How many lines in the rows below contain the string "instances"? Give only the number.

(Stored items)

★ ★ ★ ★ ★ ★ ★

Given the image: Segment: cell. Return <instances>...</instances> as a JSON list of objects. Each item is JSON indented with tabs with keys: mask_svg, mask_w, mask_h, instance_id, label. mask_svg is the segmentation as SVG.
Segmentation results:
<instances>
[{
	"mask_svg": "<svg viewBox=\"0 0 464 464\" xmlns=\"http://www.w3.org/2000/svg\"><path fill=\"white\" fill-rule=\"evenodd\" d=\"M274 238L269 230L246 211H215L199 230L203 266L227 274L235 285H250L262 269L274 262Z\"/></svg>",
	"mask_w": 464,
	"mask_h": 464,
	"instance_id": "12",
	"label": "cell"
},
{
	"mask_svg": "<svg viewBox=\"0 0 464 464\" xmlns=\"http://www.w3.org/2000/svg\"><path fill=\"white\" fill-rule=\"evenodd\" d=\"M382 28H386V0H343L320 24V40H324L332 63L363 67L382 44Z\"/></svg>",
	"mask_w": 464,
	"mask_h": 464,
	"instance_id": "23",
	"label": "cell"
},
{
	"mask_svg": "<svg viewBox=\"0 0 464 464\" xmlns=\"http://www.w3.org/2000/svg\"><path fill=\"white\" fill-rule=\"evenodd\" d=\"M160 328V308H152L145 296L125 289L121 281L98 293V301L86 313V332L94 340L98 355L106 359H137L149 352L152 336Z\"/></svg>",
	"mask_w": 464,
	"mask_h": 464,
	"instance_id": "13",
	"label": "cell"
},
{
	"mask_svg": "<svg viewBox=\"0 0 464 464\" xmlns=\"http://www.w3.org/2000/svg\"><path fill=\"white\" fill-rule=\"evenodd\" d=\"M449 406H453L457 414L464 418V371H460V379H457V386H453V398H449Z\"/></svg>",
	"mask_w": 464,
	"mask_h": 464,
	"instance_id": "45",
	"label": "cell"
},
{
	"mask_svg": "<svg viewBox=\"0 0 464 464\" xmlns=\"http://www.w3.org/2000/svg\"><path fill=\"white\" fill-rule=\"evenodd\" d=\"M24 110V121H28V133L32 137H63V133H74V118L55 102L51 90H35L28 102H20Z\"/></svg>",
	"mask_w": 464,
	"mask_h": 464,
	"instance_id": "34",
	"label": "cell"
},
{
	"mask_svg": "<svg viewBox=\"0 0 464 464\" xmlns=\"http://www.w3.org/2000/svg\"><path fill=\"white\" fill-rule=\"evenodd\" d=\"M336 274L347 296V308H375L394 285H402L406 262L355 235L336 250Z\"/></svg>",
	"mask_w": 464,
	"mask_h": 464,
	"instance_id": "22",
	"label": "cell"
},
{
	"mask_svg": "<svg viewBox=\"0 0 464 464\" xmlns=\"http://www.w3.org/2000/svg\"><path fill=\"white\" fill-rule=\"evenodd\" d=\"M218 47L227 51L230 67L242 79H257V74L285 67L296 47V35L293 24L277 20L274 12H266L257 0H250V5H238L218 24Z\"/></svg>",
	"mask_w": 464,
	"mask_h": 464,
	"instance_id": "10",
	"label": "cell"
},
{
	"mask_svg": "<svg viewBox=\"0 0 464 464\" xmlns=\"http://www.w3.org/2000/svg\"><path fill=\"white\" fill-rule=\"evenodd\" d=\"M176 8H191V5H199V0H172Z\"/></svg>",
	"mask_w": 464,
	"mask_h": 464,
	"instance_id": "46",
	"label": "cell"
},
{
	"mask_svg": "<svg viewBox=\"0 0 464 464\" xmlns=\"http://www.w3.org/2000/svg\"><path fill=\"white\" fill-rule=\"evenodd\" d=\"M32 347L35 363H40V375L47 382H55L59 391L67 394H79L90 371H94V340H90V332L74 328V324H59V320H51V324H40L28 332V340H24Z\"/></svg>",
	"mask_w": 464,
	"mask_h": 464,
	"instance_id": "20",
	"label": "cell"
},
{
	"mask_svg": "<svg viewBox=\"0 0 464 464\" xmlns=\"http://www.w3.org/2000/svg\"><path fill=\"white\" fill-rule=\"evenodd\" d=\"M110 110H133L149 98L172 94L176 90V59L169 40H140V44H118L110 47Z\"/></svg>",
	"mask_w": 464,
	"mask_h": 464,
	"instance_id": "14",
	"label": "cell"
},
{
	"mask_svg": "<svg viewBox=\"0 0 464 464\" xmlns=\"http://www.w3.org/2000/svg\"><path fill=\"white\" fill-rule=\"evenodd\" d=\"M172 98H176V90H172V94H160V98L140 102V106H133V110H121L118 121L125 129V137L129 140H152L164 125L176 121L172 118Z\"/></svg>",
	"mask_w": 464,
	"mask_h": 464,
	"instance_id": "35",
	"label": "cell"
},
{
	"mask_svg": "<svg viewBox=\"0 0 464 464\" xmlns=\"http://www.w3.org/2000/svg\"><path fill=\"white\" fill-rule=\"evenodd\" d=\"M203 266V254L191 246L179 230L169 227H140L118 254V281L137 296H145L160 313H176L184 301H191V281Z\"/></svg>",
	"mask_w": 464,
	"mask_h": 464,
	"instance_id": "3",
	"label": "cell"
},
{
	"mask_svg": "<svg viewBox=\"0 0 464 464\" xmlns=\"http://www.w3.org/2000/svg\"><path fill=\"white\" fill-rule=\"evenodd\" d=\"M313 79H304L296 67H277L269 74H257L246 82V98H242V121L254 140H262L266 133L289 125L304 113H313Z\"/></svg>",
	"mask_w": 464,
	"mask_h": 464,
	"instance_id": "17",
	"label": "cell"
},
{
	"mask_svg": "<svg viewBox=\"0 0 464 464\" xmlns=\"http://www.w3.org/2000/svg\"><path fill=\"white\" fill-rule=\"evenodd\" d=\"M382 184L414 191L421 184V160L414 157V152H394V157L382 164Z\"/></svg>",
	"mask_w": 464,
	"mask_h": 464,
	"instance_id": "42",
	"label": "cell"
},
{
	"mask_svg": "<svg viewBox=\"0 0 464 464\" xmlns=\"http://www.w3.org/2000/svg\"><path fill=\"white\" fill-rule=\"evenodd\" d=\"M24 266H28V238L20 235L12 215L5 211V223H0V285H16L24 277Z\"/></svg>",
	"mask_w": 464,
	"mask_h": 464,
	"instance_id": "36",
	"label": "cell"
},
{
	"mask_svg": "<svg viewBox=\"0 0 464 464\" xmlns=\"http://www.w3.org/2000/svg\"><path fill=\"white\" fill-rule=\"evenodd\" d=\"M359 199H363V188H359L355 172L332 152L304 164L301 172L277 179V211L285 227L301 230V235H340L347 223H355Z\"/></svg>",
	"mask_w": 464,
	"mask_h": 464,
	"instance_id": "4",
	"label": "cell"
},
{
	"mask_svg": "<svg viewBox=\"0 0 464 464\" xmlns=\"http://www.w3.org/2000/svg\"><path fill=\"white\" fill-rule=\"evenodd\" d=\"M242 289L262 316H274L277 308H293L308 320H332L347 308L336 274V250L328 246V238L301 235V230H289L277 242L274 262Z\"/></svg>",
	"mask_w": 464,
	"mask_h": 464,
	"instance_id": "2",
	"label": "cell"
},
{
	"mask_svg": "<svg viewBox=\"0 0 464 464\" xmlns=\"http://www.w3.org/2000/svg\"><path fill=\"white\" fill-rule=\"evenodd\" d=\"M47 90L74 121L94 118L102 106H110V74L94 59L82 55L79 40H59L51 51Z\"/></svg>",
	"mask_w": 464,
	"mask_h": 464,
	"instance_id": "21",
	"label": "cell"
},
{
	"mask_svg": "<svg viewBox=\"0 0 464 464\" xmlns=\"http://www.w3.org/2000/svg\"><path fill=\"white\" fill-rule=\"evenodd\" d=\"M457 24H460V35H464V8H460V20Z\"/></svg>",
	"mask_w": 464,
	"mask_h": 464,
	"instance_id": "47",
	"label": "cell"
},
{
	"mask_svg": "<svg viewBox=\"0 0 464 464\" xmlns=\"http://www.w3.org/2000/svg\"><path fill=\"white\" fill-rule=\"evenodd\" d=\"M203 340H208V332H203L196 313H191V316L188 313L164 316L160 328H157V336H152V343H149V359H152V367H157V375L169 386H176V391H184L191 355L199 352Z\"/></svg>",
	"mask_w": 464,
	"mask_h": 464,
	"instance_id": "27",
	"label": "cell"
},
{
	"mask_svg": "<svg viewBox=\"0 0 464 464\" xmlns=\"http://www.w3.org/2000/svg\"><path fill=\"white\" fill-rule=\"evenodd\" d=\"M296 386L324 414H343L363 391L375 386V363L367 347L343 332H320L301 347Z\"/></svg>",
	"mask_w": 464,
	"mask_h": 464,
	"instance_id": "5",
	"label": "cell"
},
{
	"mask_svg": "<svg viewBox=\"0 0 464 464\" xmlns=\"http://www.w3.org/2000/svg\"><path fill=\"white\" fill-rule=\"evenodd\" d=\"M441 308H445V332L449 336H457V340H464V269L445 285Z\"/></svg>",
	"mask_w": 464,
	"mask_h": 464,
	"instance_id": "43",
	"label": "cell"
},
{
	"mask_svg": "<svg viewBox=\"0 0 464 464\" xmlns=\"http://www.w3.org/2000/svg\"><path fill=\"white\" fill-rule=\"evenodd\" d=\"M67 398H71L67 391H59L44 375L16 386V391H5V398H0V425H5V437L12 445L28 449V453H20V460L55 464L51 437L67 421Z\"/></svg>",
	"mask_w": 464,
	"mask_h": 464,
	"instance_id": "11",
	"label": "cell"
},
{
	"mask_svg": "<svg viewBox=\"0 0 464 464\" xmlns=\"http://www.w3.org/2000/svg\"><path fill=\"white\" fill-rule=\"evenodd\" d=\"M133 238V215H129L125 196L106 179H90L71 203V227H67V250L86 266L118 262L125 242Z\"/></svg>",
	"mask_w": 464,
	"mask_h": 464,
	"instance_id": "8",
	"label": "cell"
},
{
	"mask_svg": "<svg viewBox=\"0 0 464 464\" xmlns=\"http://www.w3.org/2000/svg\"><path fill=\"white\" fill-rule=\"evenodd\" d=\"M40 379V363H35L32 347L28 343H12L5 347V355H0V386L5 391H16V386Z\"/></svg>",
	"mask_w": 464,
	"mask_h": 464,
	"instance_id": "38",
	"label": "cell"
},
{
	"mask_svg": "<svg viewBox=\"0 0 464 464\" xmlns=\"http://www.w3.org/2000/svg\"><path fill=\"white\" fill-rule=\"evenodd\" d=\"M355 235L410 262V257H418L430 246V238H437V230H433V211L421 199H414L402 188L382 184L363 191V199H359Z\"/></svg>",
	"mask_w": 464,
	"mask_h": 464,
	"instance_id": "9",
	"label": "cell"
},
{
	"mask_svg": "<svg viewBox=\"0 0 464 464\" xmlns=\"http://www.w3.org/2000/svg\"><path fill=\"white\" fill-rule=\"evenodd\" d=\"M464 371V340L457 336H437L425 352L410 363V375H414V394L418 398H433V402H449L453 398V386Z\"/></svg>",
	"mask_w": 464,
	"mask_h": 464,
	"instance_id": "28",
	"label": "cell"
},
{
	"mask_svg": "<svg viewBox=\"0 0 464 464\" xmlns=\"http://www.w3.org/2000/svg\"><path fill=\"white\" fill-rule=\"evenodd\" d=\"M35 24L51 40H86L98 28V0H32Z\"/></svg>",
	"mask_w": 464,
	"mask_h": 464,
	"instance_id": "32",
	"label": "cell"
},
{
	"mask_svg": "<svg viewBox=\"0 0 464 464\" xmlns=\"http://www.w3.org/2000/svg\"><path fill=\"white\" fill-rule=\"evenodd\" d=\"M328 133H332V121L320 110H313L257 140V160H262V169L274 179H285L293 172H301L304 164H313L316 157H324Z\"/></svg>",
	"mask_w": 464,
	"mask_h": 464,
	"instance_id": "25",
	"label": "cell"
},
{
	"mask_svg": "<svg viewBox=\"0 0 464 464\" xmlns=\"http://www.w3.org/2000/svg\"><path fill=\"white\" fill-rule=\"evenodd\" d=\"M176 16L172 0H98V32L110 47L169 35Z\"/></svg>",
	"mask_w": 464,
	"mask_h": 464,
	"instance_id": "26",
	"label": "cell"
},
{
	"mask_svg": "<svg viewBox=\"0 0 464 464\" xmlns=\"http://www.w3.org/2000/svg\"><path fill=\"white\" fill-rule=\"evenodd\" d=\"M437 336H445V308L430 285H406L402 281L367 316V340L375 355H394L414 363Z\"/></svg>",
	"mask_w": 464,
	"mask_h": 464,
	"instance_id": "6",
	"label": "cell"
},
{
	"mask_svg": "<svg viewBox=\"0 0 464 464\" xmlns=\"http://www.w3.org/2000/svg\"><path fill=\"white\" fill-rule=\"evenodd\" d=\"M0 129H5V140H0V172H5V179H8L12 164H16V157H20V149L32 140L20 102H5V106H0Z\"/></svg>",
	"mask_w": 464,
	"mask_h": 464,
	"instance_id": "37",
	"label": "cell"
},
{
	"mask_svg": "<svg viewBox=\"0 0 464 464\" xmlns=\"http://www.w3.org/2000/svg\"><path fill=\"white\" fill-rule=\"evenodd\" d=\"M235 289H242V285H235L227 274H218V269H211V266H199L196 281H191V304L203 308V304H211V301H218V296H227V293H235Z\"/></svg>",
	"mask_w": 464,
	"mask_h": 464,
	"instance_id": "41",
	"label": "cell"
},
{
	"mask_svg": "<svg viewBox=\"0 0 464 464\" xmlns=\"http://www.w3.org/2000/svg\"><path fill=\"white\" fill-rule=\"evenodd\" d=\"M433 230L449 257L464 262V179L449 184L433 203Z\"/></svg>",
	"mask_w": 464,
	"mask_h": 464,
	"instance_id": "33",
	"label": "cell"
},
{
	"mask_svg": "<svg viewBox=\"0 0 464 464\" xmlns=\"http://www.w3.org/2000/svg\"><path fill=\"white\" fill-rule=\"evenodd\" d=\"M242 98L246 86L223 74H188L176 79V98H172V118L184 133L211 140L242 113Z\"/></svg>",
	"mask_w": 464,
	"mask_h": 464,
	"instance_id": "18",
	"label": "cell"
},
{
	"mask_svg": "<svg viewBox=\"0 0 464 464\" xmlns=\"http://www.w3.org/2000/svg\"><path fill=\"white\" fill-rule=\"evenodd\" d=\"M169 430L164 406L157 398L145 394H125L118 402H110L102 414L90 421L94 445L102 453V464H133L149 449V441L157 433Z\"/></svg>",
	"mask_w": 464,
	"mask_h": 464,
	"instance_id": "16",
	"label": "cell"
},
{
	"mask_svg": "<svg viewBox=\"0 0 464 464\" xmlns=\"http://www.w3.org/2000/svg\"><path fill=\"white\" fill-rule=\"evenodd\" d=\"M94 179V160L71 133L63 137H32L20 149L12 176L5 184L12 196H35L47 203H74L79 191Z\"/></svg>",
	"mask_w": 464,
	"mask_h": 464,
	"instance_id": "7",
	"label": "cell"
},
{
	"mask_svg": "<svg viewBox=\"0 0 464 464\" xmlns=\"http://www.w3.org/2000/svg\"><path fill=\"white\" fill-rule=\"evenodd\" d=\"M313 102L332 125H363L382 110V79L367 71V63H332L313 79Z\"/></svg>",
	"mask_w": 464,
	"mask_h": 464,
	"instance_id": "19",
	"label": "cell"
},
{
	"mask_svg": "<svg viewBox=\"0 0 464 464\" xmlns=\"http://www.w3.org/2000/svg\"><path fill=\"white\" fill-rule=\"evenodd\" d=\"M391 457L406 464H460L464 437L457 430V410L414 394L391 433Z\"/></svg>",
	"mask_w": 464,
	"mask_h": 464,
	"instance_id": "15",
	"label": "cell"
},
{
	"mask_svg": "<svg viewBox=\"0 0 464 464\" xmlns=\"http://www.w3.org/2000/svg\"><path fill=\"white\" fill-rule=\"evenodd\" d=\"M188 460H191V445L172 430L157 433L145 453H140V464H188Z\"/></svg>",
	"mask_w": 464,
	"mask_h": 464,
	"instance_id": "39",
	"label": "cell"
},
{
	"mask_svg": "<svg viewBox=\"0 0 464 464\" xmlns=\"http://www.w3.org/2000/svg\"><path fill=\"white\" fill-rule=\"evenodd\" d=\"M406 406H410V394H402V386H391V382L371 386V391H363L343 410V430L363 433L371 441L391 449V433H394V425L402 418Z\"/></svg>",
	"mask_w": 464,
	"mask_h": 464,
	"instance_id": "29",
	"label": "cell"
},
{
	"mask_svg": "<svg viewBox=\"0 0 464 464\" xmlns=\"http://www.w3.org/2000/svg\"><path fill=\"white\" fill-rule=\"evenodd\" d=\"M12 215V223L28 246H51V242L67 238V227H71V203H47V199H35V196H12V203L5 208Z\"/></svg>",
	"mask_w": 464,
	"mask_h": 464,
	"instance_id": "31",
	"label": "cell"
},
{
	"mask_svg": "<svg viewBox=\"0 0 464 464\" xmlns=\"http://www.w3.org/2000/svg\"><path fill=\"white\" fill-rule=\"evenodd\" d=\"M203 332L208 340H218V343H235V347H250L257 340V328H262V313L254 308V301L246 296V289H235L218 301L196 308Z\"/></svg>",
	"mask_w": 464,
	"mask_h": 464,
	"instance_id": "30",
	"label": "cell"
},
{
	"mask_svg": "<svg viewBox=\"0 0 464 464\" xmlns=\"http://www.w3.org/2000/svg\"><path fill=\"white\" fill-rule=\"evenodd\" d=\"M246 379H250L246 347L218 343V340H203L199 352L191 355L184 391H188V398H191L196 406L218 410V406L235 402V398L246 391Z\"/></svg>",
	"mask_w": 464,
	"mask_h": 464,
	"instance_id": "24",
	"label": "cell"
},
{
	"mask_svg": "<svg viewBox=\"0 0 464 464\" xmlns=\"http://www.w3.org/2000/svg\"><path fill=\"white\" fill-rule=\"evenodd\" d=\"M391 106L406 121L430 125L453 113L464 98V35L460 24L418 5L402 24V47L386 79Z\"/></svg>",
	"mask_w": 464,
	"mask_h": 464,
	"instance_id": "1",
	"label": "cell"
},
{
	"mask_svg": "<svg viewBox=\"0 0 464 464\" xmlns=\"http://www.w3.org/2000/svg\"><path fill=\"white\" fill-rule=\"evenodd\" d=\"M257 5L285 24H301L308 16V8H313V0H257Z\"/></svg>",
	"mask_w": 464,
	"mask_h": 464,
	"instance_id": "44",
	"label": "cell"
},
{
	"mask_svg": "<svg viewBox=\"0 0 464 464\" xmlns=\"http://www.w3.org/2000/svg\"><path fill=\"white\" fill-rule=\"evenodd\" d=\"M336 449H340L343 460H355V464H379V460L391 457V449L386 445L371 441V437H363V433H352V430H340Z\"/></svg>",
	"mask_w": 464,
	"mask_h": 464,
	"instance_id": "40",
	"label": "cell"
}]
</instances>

★ ★ ★ ★ ★ ★ ★

:: Task result ::
3